Forming Partnerships For House Flips

3 Replies

I'm a newbie to REI. I bought a house of my own just a little over a year ago, and I'm eager to start buying investment properties. I have quite a bit of equity in my house, so I'm in the process of setting up a HELOC to help fund some of my deals.

While I'm anxiously waiting to get that all set up (I need to take care of some minor repairs and updates after renting to my brother before I can get an appraisal), I am eager to be searching for deals; I really enjoy the hunt (though I think there are a lot of ways I can improve my searching techniques). The problem right now is that I don't have a lot of cash that I am ready to tie up into a deal, so I was hoping to network and make an arrangement, specifically for a house flip in which I find the deals, do the legwork to get the repairs done, then get it sold, while the partner finances the deal and manages everything to make sure his/her money is well-invested.
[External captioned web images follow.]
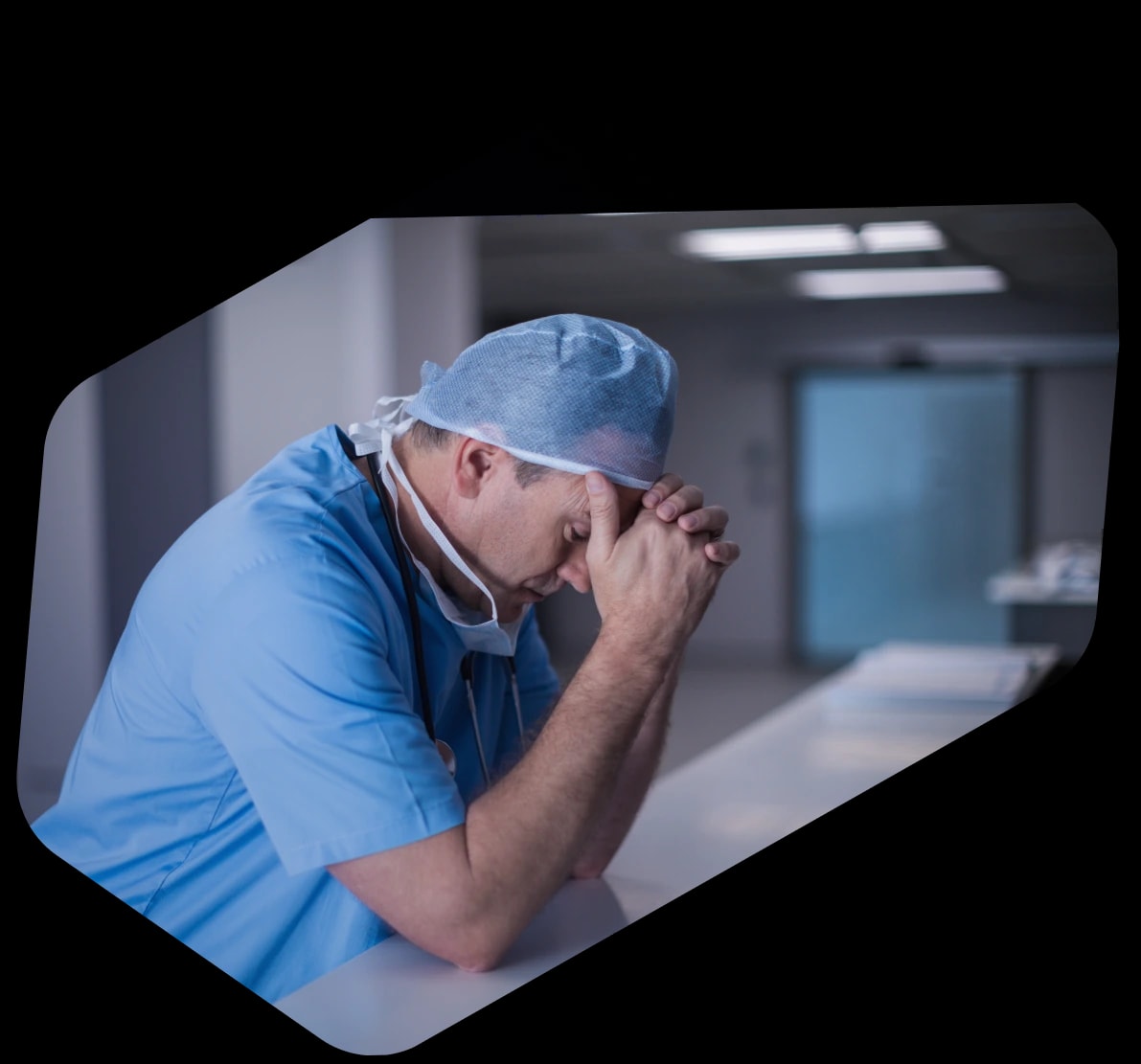 Doctor in blue scrubs and a surgical cap leaning on a hospital counter with his head resting on clasped hands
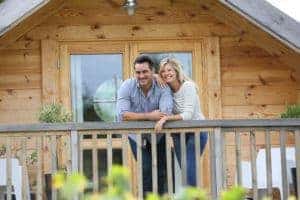 Romantic couple on the deck of their cabin.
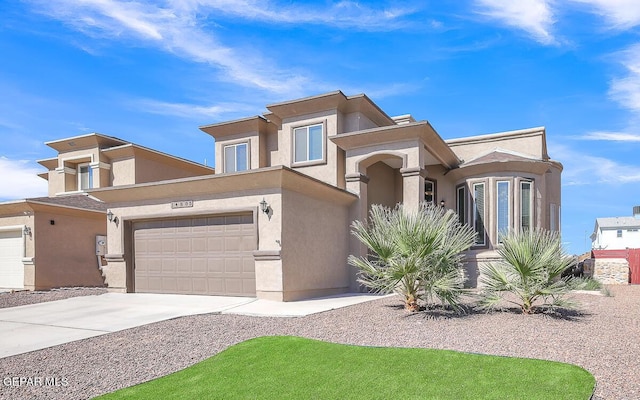 14805 Sam Garcia Ave, El Paso, TX 79938 - view of front of property with stucco siding, concrete driveway, and a garage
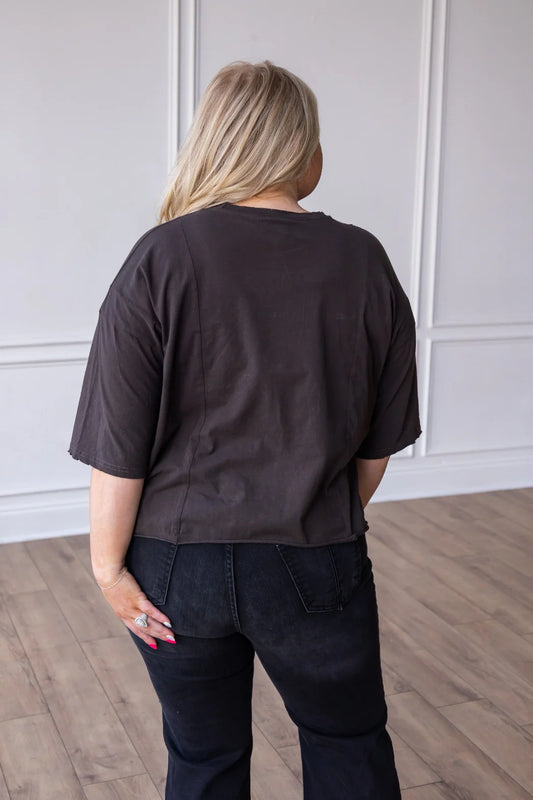 Person wearing a grey cropped shirt and dark pants in a room with wooden flooring and white walls.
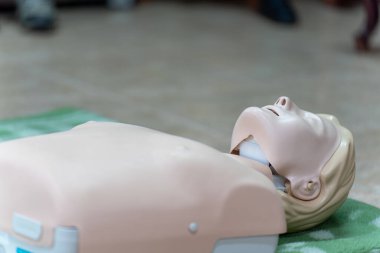 Acil hayat kurtarma eğitimi için kullanılan yeşil bir paspasın üzerinde suni teneffüs mankeni yakın plan..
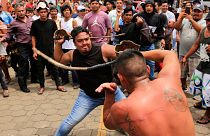 Catholic men participate in the dance called "Chinegro", which consists of hitting each other with swords made of stretched and dried bull penises. 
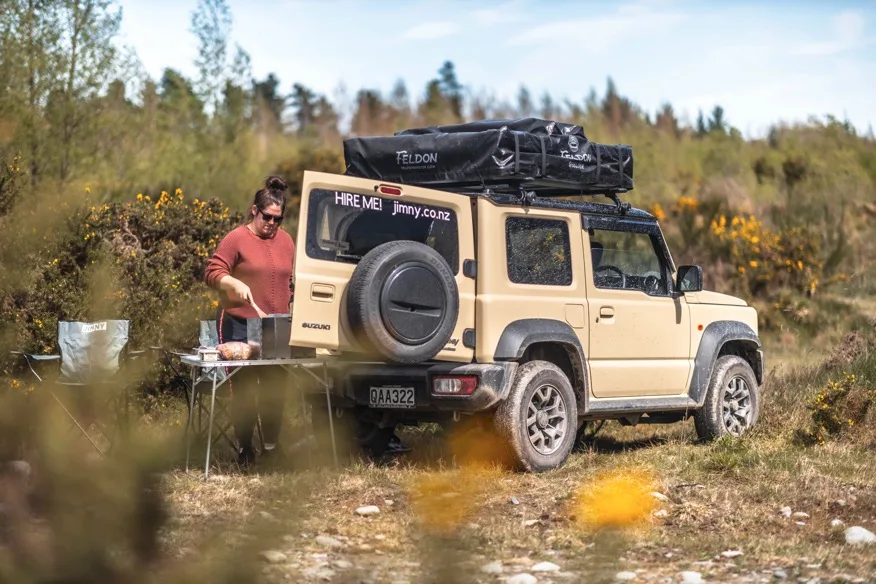 A Jimny Rentals hire vehicle set up at camp, from the founder's own fleet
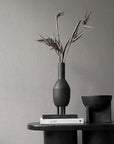 A 101Cph Duck Slim Coffee 111280 ceramic vase sits on top of a table.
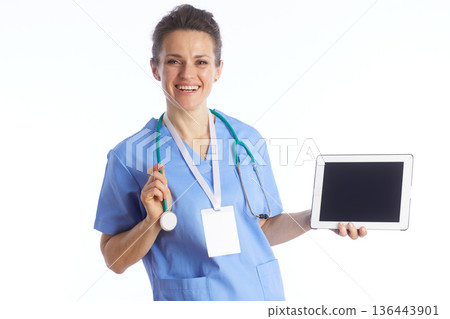 Smiling Physician Holding Tablet Computer in Clinic 136443901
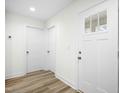Bright foyer with white walls, wood-look flooring, and a front door with glass panels at 235 Eason Creek Way, Clayton, NC 27527
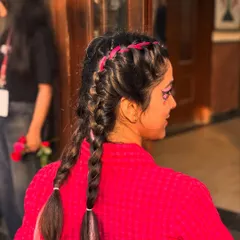It's not just about faces. Our festival hair glam, featuring colorful temporary braids and extensions, is a huge hit. This look adds an instant pop of fun and transforms your entire vibe in minutes.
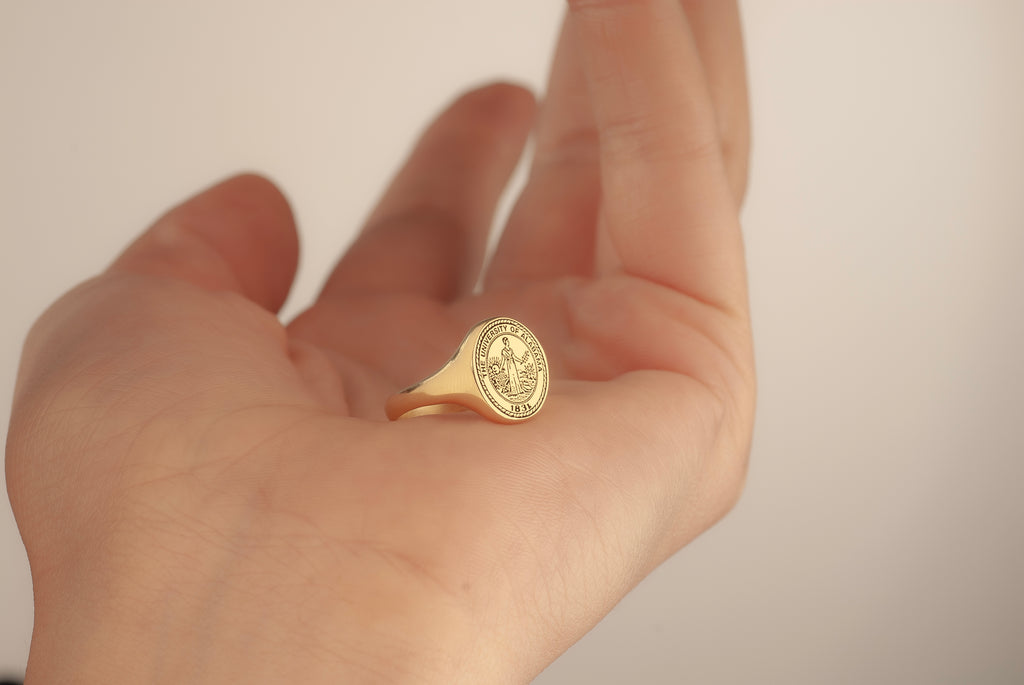 Custom school emblem engraved on an oval graduation ring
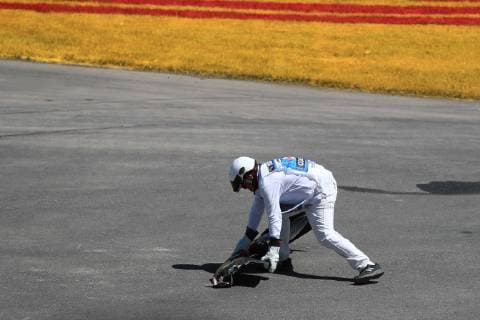 9th June 2019, Circuit Gilles Villeneuve, Montreal, Quebec, Canada; Formula 1 Grand Prix of Canada, Race day; A marshall picks up the Toro Rosso front wing and other debris in corner 1  ActionPlus12142829 Octane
My question is: What kind of partnerships have you guys had that you found beneficial, and what were the best ways that you found to arrange to work with a partner? I'm looking specifically to partner on a house flip so that the partnership doesn't have to be long-term. I look forward to hearing from everyone.

@Daniel Howard I am coming out of a "partnership" between my wife and I and 2 other partners. It has not gone well. We thought "they" would be good financial partners, as doctors. In fact, it has lead to many issues and the divorce is not going to be amenable. If you can find a way, do it all yourself. 

By doing it yourself, you know 1) your limits, and you learn a lot about the amount of risk you are willing to take on & 2) you don't need a partner. You can get partners in the form of lending institutions on your own. You can find entities that will do buy-fix-flip deals with you and you will learn the system of what you can take in as an investor. 

Do your first deal on your own, then you can decide if you "need" the partner. Best of luck to you! 

The easiest way to set up a partnership where the responsibilities are clear is to bring in a partner as a private lender.

There are professional private lenders known as hard money lenders.   Good ones can be like partners where they charge you a high interest rate based on the assumed financial risk and can help you with vendors and other resources.  But at the end of the day they are the lender and you are the owner.

Like @Jack Bobeck says, once you understand the risks involved, then it might be more appropriate to ask folks without professional real estate experience.

Also, sellers make excellent financial partners.

@Daniel Howard don't let someone else's good/bad experience persuade/dissuade you from doing what you think is going to work for you.  Ultimately, you're only going to know by doing.  It's good to read about other's experiences, but there's no experience quite like doing it.

I know people who have had great partnerships. 

Do you know anyone with money?  Someone who likes to take on investments?  Approach them with properties in mind, having done all the work already, and lay out exactly what this investment looks like.  Make it a "turn key" investment for them, where all they have to do is provide funds, and they'll get more back.  If that doesn't work, bring those same properties/investments to a real estate meetup, or even connect with investors on BP.

As @William Hochstedler mentioned there are hard money lenders, but surely you know of those.  If your scenarios are solid, and you believe in them, take that road, but it doesn't have to be option 1 at all.